### Exercise aim
Copy the items below word for word, leaving out the pictures.

### Dataset records
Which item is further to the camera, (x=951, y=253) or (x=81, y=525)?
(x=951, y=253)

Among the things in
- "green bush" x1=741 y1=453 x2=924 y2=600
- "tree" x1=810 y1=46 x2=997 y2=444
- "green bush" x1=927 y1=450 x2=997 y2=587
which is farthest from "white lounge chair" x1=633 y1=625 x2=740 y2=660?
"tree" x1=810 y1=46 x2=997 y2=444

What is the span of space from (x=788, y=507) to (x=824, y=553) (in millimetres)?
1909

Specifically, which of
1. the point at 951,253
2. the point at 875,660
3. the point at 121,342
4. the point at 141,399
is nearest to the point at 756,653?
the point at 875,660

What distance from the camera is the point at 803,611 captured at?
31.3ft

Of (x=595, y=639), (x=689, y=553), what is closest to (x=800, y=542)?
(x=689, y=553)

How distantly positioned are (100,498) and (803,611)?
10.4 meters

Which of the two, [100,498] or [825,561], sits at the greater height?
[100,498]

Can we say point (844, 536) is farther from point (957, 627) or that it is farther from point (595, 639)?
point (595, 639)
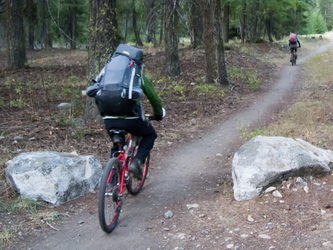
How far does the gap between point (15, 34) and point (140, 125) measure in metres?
13.7

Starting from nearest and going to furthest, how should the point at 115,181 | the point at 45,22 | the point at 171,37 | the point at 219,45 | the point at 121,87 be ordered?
the point at 121,87 < the point at 115,181 < the point at 219,45 < the point at 171,37 < the point at 45,22

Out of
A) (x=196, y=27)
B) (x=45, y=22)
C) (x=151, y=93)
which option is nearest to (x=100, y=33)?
(x=151, y=93)

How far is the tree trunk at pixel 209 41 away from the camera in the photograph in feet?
42.3

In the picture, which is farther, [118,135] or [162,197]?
[162,197]

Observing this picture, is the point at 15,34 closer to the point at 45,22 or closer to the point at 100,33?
the point at 100,33

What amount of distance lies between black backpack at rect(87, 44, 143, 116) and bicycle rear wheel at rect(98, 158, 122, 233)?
1.98 feet

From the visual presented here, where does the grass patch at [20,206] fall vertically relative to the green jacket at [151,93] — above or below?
below

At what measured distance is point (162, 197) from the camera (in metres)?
5.13

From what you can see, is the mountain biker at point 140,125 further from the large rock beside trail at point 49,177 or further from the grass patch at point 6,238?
the grass patch at point 6,238

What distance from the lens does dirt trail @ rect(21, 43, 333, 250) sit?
394cm

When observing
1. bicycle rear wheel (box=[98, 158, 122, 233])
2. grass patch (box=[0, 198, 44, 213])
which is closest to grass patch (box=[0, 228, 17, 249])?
grass patch (box=[0, 198, 44, 213])

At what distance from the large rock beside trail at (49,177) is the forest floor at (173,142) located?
0.43ft

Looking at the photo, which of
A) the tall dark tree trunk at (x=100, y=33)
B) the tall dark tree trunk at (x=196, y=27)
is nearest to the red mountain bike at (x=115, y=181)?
the tall dark tree trunk at (x=100, y=33)

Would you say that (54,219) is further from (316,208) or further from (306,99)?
(306,99)
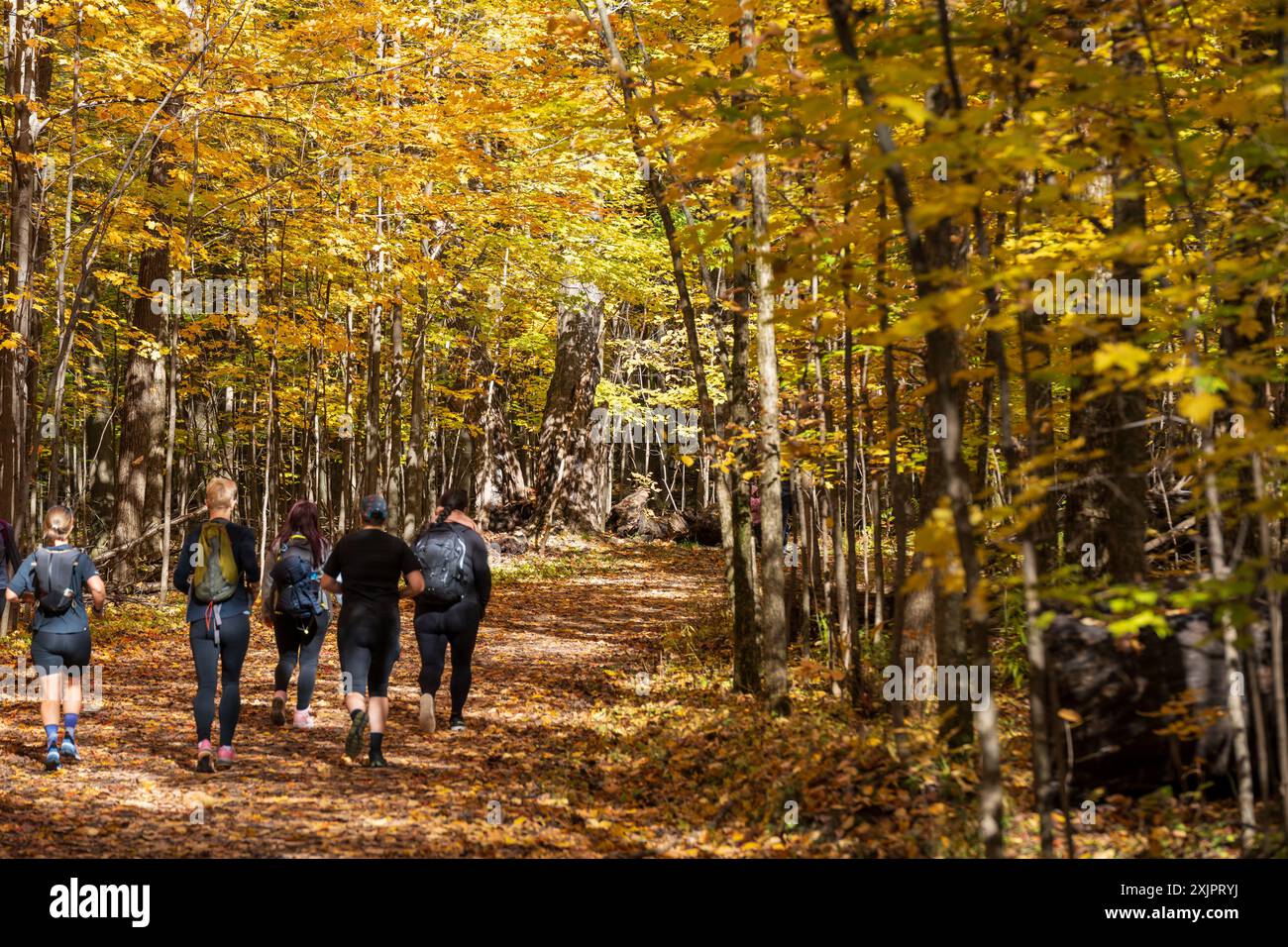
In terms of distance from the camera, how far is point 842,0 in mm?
3861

### The completed task
Which item is further to the camera, (x=951, y=253) or (x=81, y=525)?
(x=951, y=253)

Among the things in
- "green bush" x1=741 y1=453 x2=924 y2=600
- "tree" x1=810 y1=46 x2=997 y2=444
- "green bush" x1=927 y1=450 x2=997 y2=587
which is farthest from "white lounge chair" x1=633 y1=625 x2=740 y2=660?
"tree" x1=810 y1=46 x2=997 y2=444

What is the span of space from (x=788, y=507) to (x=824, y=553) (in millimetres)?
1909

Specifically, which of
1. the point at 951,253
2. the point at 875,660
3. the point at 121,342
4. the point at 141,399
is nearest to the point at 756,653?
the point at 875,660

What distance from the camera is the point at 803,611 captured at?
31.3ft

Of (x=595, y=639), (x=689, y=553), what is closest to (x=800, y=542)?
(x=689, y=553)

How distantly positioned are (100,498) and (803,611)?
10.4 meters

Which of the two, [100,498] or [825,561], sits at the greater height?
[100,498]

Can we say point (844, 536) is farther from point (957, 627) or that it is farther from point (595, 639)?
point (595, 639)
How far does the gap between point (15, 34) and point (140, 125) measure in metres?
13.7

Starting from nearest and going to furthest, how should the point at 115,181 | the point at 45,22 | the point at 171,37 | the point at 219,45 | the point at 121,87 be ordered?
the point at 121,87 < the point at 115,181 < the point at 219,45 < the point at 171,37 < the point at 45,22

Out of
A) (x=196, y=27)
B) (x=45, y=22)
C) (x=151, y=93)
which option is nearest to (x=100, y=33)?
(x=151, y=93)

How far is the tree trunk at pixel 209 41 away from the camera in the photograph in feet?
42.3

In the picture, which is farther, [118,135] or [162,197]?
[162,197]

Observing this picture, is the point at 15,34 closer to the point at 45,22 or closer to the point at 100,33?
the point at 100,33

What amount of distance lies between black backpack at rect(87, 44, 143, 116) and bicycle rear wheel at rect(98, 158, 122, 233)?
1.98 feet

From the visual presented here, where does the grass patch at [20,206] fall vertically relative to the green jacket at [151,93] — above or below?
below

At what measured distance is point (162, 197) from the camera (in metres)?
5.13

From what you can see, is the mountain biker at point 140,125 further from the large rock beside trail at point 49,177 or further from the grass patch at point 6,238?
the grass patch at point 6,238

What distance from the lens does dirt trail @ rect(21, 43, 333, 250) sit?
394cm

When observing
1. bicycle rear wheel (box=[98, 158, 122, 233])
2. grass patch (box=[0, 198, 44, 213])
which is closest to grass patch (box=[0, 228, 17, 249])?
grass patch (box=[0, 198, 44, 213])

At what distance from the large rock beside trail at (49,177) is the forest floor at (173,142) located?
0.43ft

Looking at the photo, which of
A) the tall dark tree trunk at (x=100, y=33)
B) the tall dark tree trunk at (x=196, y=27)
is nearest to the red mountain bike at (x=115, y=181)?
the tall dark tree trunk at (x=100, y=33)

Would you say that (54,219) is further from (316,208) or further from (306,99)?
(306,99)
In terms of distance from the camera, how far is point 842,0 in mm?
3861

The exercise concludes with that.